Exercise tasks |
A: List every body part named in the forum post about sidestick handling. Give each one once, in singular form, and count "lower arm" as arm.
B: Carry on writing the forum post about sidestick handling from the point where it stops, in the same voice.

Source passage |
--- Start ---

Sounds like your "strong" hand was on the throttle?
Quote:
"It is not a problem anymore after years of training, but I often wondered about the wisdom of having arguably the most important control on the "wrong" side of the captain (given the majority of us are right-handed)."
You raise an interesting point. For me, from conversion on the A320, the vast majority of flights were from the L/H seat, and I'm right-handed. My occasional handling sectors in the R/H seat usually started with a tendency to over-rotate on take-off! You don't need a strong hand for the sidestick, but it has to be reasonably dexterous (sorry if that's oxymoronic). Most of us droitiers seem to be able to create and send (cellphone) text messages with our left thumbs...

PJ2, quote:
"...the experience I've had in heavy turbulence is that, even when the elbow and lower arm are planted firmly on the armrest and the sidestick is moved only through the wrist or more likely through just the fingers, it is difficult to not "stir the pot" or more importantly to achieve consistent, steady inputs in one direction, (subtle or large inputs).
The inertia of the arm/hand responds as one would expect in heavy turbulence, and if the stick is gripped firmly instead of being ridden loosely, (while trying to achieve steady inputs in one general direction), the stick inputs will follow the movements of the hand/arm."
My post with the above link was "in the pipeline" when you posted the above. Notwithstanding my contention (see the link) that the fingers/thumb should not be touching the stick except when a movement is required, your point is particularly relevant for the AF447 case, where stick displacements lasting for many seconds are likely to have been necessary.

--- End ---

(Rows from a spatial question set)

--- Start ---

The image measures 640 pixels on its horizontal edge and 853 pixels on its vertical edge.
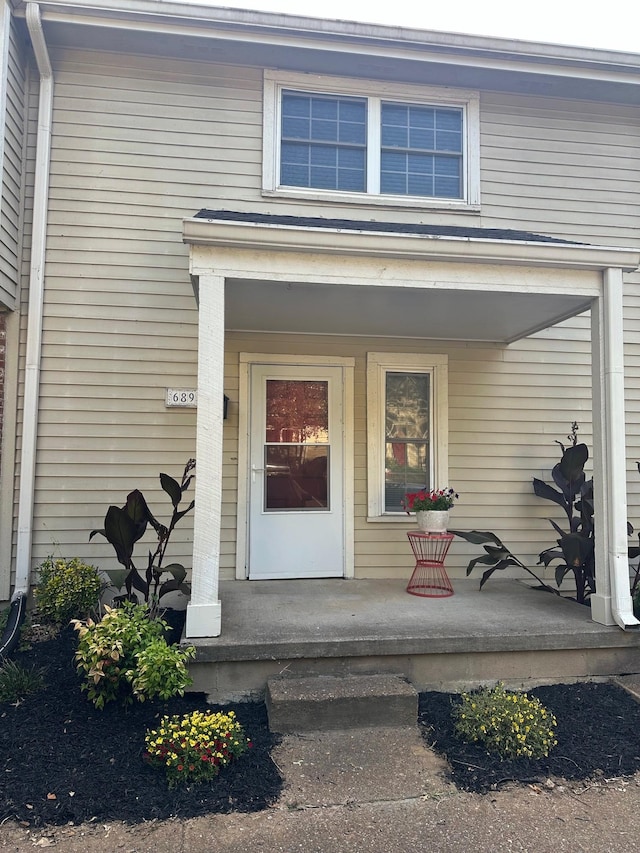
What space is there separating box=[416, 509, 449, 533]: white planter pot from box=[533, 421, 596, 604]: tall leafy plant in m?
0.88

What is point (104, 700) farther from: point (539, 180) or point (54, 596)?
point (539, 180)

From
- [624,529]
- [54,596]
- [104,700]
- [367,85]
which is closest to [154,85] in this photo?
[367,85]

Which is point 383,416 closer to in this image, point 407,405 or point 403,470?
point 407,405

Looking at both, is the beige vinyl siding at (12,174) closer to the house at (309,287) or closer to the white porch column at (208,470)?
the house at (309,287)

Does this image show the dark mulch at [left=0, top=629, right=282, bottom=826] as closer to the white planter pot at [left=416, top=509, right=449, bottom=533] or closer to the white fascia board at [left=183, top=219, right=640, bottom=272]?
the white planter pot at [left=416, top=509, right=449, bottom=533]

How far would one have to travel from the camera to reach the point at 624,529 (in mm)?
3953

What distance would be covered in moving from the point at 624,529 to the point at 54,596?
12.9ft

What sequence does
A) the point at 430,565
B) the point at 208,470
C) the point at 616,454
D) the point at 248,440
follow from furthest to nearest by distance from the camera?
the point at 248,440
the point at 430,565
the point at 616,454
the point at 208,470

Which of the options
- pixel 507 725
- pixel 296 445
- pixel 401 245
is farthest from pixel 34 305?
pixel 507 725

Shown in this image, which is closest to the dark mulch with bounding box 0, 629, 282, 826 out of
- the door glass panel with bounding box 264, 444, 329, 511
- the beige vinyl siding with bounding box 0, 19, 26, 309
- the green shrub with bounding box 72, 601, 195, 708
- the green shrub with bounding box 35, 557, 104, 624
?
the green shrub with bounding box 72, 601, 195, 708

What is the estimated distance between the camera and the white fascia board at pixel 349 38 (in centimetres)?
465

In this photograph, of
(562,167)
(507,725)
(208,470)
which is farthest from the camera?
(562,167)

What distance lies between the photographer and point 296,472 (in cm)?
519

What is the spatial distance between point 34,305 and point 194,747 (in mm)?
3565
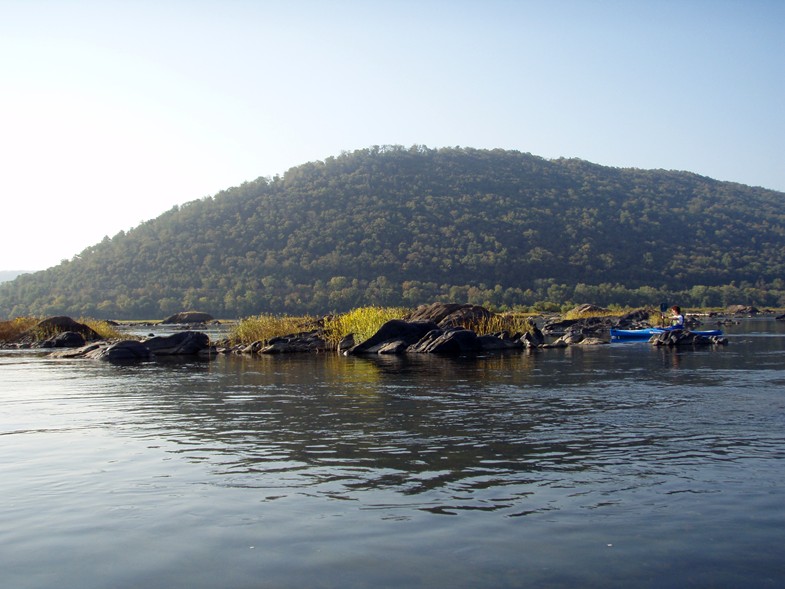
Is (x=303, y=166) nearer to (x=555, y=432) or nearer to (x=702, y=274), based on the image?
(x=702, y=274)

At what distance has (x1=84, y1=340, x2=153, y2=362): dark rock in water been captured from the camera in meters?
36.4

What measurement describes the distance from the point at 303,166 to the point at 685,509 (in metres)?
155

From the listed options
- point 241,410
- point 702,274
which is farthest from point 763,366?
point 702,274

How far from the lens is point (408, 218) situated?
131750mm

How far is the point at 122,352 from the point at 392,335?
12.4 m

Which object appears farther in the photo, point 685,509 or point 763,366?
point 763,366

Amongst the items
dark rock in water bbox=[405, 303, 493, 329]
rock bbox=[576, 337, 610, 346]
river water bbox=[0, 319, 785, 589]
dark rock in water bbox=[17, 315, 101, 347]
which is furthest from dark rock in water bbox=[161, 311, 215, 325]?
river water bbox=[0, 319, 785, 589]

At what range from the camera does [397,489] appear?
1038 cm

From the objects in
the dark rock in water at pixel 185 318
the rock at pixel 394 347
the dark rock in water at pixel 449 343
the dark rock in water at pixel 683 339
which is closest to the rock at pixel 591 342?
the dark rock in water at pixel 683 339

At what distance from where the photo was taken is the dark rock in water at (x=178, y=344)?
130 ft

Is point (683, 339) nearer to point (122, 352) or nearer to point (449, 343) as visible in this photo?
point (449, 343)

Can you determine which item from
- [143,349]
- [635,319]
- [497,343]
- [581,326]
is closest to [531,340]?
[497,343]

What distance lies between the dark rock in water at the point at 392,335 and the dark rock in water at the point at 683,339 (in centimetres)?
1148

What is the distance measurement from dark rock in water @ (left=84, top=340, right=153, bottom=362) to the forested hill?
65.0m
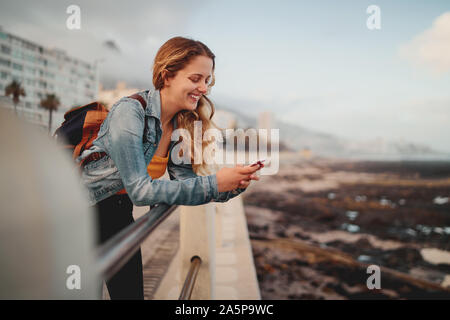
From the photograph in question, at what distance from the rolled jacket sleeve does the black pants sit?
259mm

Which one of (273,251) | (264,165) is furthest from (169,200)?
(273,251)

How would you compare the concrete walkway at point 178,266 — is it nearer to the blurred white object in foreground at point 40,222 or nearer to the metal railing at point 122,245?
the metal railing at point 122,245

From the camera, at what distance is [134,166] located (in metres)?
0.75

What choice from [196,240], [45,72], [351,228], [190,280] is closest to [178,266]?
[196,240]

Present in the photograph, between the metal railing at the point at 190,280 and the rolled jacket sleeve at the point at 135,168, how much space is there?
1.70ft

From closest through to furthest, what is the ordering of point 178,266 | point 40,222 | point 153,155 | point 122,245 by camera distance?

--- End ---

Exercise answers |
A: hand, thumb, elbow, arm, wrist, finger

B:
In normal operations, I guess the longest-time stick displacements are on rotation and flare. These can include roll inputs in turbulence, if a wing-drop persists, or in ground-mode (crosswind). In the simulator, we used to practise the entry to an emergency descent without AP normally involving roll as well as pitch. However, it was soon decided that, being such a good AP, the exercise would be more realistic and productive with the AP engaged.
So long-term pitch commands, coupled with brief roll demands, are not often practised. And, as you imply, the combination of the two is something not as easy as when you have the stick between your legs, or in the case of a conventional control-wheel/column. Turbulence would exacerbate the difficulty, as you suggest.

Discussing the above reminds me of the matter of whether, in ALT2 Law (pitch-alternate with roll-direct), the A330 still provides bank-angle pitch-compensation (including the case of a descending turn).